Characteristic function-based tests for spatial randomness
Yiran Zeng, Dale L. Zimmerman
公開日: 2025/4/10
Abstract
We introduce a new type of test for complete spatial randomness that applies to mapped point patterns in a rectangle or a cube of any dimension. This is the first test of its kind to be based on characteristic functions and utilizes a weighted $L_2$-distance between the empirical and uniform characteristic functions. The test shows surprising connections to Ripley's $K$-function and Zimmerman's $\bar{\omega}^2$ statistic. It is also simple to calculate and does not require adjusting for edge effects. An efficient algorithm is developed to find the asymptotic null distribution of the test statistic under the Cauchy weight function.
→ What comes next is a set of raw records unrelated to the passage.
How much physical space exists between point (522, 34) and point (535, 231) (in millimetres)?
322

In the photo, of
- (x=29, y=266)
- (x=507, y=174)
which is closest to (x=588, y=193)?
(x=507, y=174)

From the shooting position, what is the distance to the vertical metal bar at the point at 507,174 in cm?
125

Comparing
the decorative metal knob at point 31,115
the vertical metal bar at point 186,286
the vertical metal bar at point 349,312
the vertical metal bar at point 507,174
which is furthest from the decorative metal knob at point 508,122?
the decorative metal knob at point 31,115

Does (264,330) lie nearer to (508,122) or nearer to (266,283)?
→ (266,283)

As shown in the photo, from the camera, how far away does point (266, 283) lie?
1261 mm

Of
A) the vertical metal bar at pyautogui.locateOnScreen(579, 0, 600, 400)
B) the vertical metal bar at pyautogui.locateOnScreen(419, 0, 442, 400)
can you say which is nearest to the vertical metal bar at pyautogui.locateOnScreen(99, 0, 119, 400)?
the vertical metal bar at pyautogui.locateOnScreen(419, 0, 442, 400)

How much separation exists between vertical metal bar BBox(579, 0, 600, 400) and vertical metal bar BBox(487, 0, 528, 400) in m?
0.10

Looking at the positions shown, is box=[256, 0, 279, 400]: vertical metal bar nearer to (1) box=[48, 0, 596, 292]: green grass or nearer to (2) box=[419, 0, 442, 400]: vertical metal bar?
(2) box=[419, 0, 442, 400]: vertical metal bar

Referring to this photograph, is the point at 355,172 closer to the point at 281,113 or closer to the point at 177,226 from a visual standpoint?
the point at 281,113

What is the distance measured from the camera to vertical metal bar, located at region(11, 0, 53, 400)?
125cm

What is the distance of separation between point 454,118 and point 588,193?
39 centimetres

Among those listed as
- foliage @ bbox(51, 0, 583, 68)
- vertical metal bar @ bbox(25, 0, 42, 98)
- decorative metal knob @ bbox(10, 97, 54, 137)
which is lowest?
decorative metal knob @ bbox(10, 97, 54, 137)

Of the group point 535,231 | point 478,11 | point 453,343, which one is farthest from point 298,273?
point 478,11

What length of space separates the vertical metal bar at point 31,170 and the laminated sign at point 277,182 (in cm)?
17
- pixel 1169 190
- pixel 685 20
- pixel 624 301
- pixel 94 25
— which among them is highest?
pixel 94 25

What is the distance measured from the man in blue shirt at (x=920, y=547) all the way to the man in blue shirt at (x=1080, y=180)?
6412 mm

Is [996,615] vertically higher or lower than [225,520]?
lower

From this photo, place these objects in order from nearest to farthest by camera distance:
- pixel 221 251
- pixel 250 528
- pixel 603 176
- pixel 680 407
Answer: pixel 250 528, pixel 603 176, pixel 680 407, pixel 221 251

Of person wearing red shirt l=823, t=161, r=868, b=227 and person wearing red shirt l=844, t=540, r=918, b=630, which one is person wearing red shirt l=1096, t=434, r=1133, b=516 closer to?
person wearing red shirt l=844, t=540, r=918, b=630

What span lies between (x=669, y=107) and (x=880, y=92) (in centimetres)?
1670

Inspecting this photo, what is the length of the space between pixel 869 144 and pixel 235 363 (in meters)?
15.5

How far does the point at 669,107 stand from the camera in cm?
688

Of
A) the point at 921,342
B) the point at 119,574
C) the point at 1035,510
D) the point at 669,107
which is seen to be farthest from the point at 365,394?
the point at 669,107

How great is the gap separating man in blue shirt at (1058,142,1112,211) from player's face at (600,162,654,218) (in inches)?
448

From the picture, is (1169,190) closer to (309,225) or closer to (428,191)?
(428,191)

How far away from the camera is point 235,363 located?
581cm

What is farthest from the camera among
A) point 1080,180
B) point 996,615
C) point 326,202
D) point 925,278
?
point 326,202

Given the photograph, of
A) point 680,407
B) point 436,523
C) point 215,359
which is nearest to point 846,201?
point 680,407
This makes the test fast to compute. In simulations, our test shows varying sensitivity to different levels of spatial interaction depending on the scale parameter of the Cauchy weight function. Tests with different parameter values can be combined to create a Bonferroni-corrected omnibus test, which is more powerful than the popular $L$-test and the Clark-Evans test in most simulation settings of heterogeneity, aggregation and regularity, especially when the sample size is large. The simplicity of the empirical characteristic function makes it straightforward to extend our test to non-rectangular or sparsely sampled point patterns.